Hacker News new | past | comments | ask | show | jobs | submit login
Show HN: QuadSort, Esoteric Fast Sort (github.com/scandum)
78 points by Exorust on Jan 29, 2023 | hide | past | favorite | 23 comments



Uses the wolfsort benchmark, which uses a time-based seed for the pseudo-random-number generator "rand". These are therefore unreproducible results (for the randomized inputs).

The results are very interesting and generally follow the rule that bigger hand-optimized code can be faster code.


Maybe not precisely reproducible, but they ran each test a hundred times so it should be possible to reproduce it well enough in statistical terms.


In the code it looks like the seed to the benchmark can be provided as the 4th command line argument if necessary: https://github.com/scandum/quadsort/blob/master/src/bench.c#...

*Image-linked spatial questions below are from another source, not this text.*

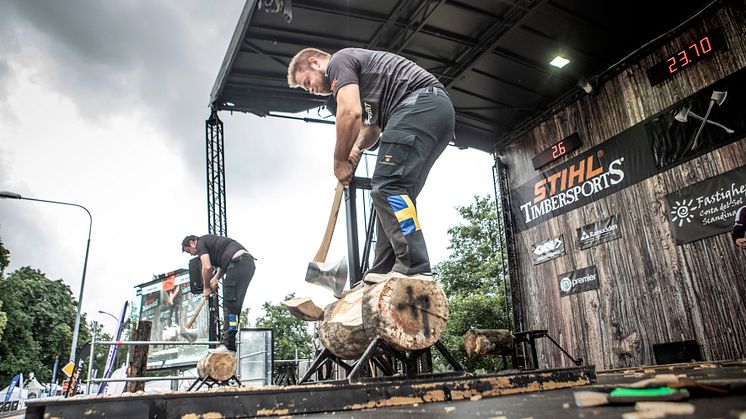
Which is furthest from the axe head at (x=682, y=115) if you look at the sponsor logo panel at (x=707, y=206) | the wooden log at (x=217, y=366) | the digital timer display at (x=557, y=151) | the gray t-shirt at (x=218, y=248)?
the wooden log at (x=217, y=366)

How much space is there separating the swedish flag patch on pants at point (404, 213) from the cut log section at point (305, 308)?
3.16 feet

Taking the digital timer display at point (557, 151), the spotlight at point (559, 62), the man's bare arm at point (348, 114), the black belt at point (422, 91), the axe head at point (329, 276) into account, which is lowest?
the axe head at point (329, 276)

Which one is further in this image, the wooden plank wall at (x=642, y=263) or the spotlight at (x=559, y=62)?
the spotlight at (x=559, y=62)

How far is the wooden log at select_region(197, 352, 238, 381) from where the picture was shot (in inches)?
186

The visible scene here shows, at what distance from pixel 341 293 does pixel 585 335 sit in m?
6.18

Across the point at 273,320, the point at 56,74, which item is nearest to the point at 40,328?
the point at 273,320

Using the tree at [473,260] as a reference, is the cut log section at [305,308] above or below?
below

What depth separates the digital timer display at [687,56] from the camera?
20.3 feet

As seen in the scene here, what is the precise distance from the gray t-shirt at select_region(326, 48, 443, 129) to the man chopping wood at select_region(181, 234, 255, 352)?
3.28 meters

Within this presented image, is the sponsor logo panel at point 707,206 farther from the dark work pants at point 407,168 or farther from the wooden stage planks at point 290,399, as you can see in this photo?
the wooden stage planks at point 290,399

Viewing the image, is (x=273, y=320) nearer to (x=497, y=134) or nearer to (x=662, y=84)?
(x=497, y=134)

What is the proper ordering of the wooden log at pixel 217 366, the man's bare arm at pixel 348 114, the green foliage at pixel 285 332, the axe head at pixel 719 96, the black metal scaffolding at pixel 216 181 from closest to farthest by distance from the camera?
the man's bare arm at pixel 348 114
the wooden log at pixel 217 366
the axe head at pixel 719 96
the black metal scaffolding at pixel 216 181
the green foliage at pixel 285 332

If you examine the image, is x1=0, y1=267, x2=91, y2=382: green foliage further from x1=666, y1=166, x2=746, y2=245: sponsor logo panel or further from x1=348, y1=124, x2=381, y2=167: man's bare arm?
x1=666, y1=166, x2=746, y2=245: sponsor logo panel

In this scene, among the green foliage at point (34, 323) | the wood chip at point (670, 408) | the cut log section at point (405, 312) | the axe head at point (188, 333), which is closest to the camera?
the wood chip at point (670, 408)
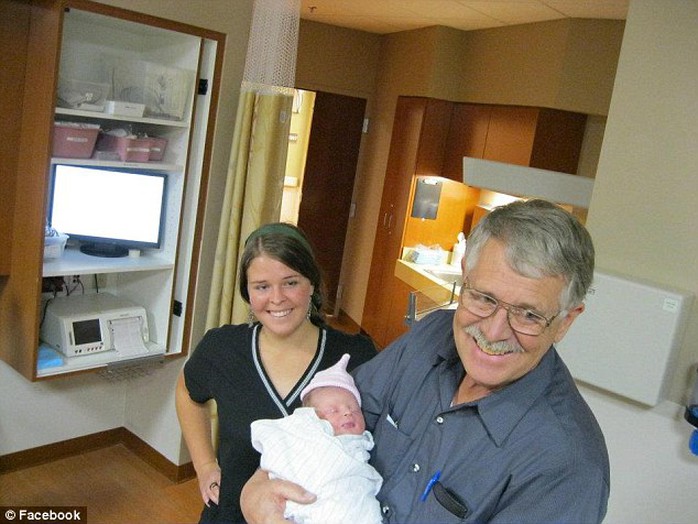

TLDR: A visualisation of how QuadSort adaptively combines various novel strategies to achieve the best performance on a wide variety of inputs: https://github.com/scandum/quadsort#visualization

Benchmarks of how it beats qsort, Timsort, pdqsort etc.: https://github.com/scandum/quadsort#benchmark-quadsort-vs-st...

Is it called esoteric just because it's complex?


Quadsort's author here.

This is the first time I've heard quadsort being called esoteric. It isn't much more complex than Timsort. It is however challenging to port ~1000 lines of code that can be tedious to debug. If you make one simple error/typo you could be stuck for hours in debugging hell.

Hence I recently published piposort, which is ~150 lines and pretty basic, while still offering excellent performance. Not as good as quadsort, but it could make for a stepping stone in a porting effort.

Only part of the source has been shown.